▸ REQUIRED TASKS:
1. Change each "culture" to "mindset" in the Industrie 4.0 passage, and write out everything from "The four key" down to "challenge of all." with that change made.
2. Go on with the Industrie 4.0 passage from the point at which it stops.

▸ PASSAGE SHOWN:
The four key design principles in the Industrie 4.0 model are interoperability, information transparency, technical assistance and decentralized decisions. The first three inform the discussion of decentralized decisions, which is directly related to the culture shift needed to support implementation of Industrie 4.0. The technological capabilities that accompany this new approach only can be realized if the culture is in place to support it.
For many companies, changing the culture can be the greatest challenge of all.
Challenges and considerations
Building on Lean, Industrie 4.0 represents the next wave of process innovation. While Lean often is implemented episodically and in silos, Industrie 4.0 offers leaders the potential for even broader implementation of process controls within their organizations. With the foundations of Lean—management buy-in, good standardized processes, good systems—stakeholders have the fundamentals for Industrie 4.0
Data is a driver: in the Industrie 4.0 model, data becomes even more accessible than it has been in the past.
Most companies already understandably struggle with data management, so leaders need a new approach to harness the torrent of data that is being generated. Organizations must orient their data to function to support the rules-based and AI decision making afforded by the new real-time performance monitoring capabilities. Ongoing advances in adding more sensors to buildings, equipment and the environment around us are changing the way manufacturing companies do business.

▸ PROVIDED DATA:

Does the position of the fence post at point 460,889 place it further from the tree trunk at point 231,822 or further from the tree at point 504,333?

* * *

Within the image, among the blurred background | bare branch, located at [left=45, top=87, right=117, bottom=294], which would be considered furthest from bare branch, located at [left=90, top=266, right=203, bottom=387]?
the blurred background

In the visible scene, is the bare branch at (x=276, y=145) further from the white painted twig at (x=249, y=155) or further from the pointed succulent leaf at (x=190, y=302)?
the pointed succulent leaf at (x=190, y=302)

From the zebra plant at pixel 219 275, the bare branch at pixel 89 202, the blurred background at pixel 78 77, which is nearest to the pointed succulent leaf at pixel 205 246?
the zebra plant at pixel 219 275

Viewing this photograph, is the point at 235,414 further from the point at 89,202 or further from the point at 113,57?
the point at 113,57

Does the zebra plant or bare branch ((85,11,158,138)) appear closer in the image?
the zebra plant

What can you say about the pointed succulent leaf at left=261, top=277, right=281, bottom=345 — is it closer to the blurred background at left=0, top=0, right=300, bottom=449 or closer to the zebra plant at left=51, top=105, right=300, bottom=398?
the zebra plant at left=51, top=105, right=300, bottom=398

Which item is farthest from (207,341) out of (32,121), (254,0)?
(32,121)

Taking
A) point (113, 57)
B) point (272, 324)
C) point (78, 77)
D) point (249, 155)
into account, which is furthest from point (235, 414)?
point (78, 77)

▸ ANSWERS TO THE TASKS:
1.
The four key design principles in the Industrie 4.0 model are interoperability, information transparency, technical assistance and decentralized decisions. The first three inform the discussion of decentralized decisions, which is directly related to the mindset shift needed to support implementation of Industrie 4.0. The technological capabilities that accompany this new approach only can be realized if the mindset is in place to support it.
For many companies, changing the mindset can be the greatest challenge of all.

2.
Cameras are less expensive and more advanced, capable of performing auto compensation techniques to maintain manufacturing tolerances. Technology keeps marching ahead and costs to implement new solutions continue to go down. Companies that seek to optimize the tools and resources they currently have can develop a holistic implementation strategy to be early adopters of new technology.
To avoid the underutilization that has occurred with automation as the technology expanded more rapidly than the processes needed to support it, a clear implementation strategy is critical.
Despite affordability, many midsized companies have gaps in their data management strategies that preclude the full implementation of new technology. Companies must invest in sustainably maintaining the management of the master data that allows systems to run at optimal levels. This is a substantial investment, but well worth it: if competitors are managing master data more effectively and they achieve true Industrie 4.0 capability first, they will have a distinct advantage over those who haven’t gotten there yet.
Investing in good data management practices can be challenging because it means investing in people and culture, which don’t always provide an immediate, quantifiable ROI.
Culture, readiness and benefits
Before Industrie 4.0 can be leveraged, leaders must decide how to effectively format the master data to rapidly make decisive decisions, as decision making speed is needed at a faster rate than ever before.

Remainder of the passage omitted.